Excerpt:

----------------

Dopamine release induced by atypical antipsychotics in prefrontal cortex requires 5-HT(1A) receptors but not 5-HT(2A) receptors.
Academic Article
Overview
abstract
Atypical antipsychotic drugs (APDs) increase dopamine (DA) release in prefrontal cortex (PFC), an effect probably mediated by the direct or indirect activation of the 5-HT(1A) receptor (5-HT(1A)R). Given the very low in-vitro affinity of most APDs for 5-HT(1A)Rs and the large co-expression of 5-HT(1A)Rs and 5-HT(2A) receptors (5-HT(2A)Rs) in the PFC, this effect might result from the imbalance of 5-HT(1A)R and 5-HT(2A)R activation after blockade of these receptors by APDs, for which they show high affinity. Here we tested this hypothesis by examining the dependence of the APD-induced DA release in medial PFC (mPFC) on each receptor by using in-vivo microdialysis in wild-type (WT) and 5-HT(1A)R and 5-HT(2A)R knockout (KO) mice. Local APDs (clozapine, olanzapine, risperidone) administered by reverse dialysis induced a dose-dependent increase in mPFC DA output equally in WT and 5-HT(2A)R KO mice whereas the DA increase was absent in 5-HT(1A)R KO mice. To examine the relative contribution of both receptors to the clozapine-induced DA release in rat mPFC, we silenced G-protein-coupled receptors (GPCRs) in vivo with N-ethoxycarbonyl-2-ethoxy-1,2-dihydroquinoline (EEDQ) while 5-HT(1A)Rs or 5-HT(2A)/2CRs in the mPFC were selectively protected with the respective antagonists WAY-100635 or ritanserin. The inactivation of GPCRs while preserving ∼70% of 5-HT(2A)/(2C)Rs prevented the clozapine-induced DA rise in mPFC. In contrast, clozapine increased DA in mPFC of EEDQ-treated rats whose 5-HT(1A)Rs were protected (∼50% of control rats). These results indicate that (1) 5-HT(1A)Rs are necessary for the APDs-induced elevation in cortical DA transmission, and (2) this effect does not require 5-HT(2A)R blockade by APDs.

----------------

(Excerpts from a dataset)
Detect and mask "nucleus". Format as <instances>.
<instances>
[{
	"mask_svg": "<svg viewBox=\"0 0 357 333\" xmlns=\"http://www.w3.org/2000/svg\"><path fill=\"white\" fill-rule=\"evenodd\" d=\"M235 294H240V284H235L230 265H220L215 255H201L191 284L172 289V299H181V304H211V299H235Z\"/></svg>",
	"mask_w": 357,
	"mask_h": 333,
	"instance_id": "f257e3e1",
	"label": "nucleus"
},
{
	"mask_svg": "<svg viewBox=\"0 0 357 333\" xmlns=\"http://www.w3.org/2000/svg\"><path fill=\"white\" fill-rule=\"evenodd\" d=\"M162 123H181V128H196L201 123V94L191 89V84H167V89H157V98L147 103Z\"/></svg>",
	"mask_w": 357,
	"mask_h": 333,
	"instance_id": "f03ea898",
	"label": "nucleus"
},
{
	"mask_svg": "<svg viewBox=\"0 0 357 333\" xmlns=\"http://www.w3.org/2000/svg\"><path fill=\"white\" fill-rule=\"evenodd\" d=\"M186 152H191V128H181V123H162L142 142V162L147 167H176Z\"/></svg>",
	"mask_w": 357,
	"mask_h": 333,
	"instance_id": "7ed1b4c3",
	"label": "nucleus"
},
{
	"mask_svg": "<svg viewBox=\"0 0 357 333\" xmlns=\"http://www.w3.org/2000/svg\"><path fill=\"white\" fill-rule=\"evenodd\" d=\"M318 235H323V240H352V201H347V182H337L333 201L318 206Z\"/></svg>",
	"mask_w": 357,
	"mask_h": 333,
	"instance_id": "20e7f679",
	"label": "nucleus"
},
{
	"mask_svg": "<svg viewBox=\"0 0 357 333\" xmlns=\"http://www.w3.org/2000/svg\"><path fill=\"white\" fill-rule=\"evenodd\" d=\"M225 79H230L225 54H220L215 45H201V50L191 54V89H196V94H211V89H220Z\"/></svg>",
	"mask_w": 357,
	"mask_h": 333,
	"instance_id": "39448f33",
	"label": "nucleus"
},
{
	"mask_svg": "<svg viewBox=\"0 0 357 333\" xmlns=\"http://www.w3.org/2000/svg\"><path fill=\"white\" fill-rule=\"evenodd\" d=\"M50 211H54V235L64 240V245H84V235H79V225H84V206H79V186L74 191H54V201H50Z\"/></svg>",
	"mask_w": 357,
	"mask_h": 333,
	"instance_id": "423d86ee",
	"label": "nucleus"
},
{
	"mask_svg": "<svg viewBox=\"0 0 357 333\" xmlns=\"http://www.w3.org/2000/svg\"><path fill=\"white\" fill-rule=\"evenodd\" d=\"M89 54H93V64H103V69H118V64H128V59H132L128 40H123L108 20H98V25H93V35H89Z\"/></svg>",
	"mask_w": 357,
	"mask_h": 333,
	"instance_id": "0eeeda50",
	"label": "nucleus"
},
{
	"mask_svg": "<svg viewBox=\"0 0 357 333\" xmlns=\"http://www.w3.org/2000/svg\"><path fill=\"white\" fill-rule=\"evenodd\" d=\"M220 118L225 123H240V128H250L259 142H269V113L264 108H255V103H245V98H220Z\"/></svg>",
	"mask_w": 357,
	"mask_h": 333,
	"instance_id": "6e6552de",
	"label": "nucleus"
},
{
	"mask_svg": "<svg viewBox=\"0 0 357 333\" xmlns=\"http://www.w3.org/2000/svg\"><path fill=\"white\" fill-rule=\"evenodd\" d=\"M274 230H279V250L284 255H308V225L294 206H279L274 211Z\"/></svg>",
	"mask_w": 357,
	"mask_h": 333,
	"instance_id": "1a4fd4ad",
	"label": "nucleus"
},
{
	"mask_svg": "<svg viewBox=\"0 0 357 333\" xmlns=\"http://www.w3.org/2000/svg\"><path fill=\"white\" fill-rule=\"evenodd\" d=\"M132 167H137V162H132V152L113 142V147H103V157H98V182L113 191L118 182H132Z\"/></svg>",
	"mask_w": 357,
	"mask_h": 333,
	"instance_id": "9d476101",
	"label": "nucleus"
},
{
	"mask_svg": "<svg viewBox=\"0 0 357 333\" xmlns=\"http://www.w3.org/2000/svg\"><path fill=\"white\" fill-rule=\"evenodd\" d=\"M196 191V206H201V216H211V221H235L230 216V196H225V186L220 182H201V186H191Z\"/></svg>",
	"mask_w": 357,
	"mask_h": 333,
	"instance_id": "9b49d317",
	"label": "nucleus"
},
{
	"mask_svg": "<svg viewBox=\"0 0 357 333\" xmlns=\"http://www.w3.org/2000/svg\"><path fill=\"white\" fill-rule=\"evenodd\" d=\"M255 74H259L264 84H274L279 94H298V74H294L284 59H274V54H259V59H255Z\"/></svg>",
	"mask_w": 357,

----------------

Problem requirements:
Answer these questions using the abstract.
(a) Which three antipsychotics were given locally by reverse dialysis?
(b) Which antagonist was used to protect 5-HT(1A) receptors in the mPFC?
(c) In which mice was the increase in mPFC dopamine output absent?
These records come from a different source than the abstract.

Answer space:
(a) Clozapine, olanzapine and risperidone.
(b) WAY-100635.
(c) In 5-HT(1A)R knockout mice.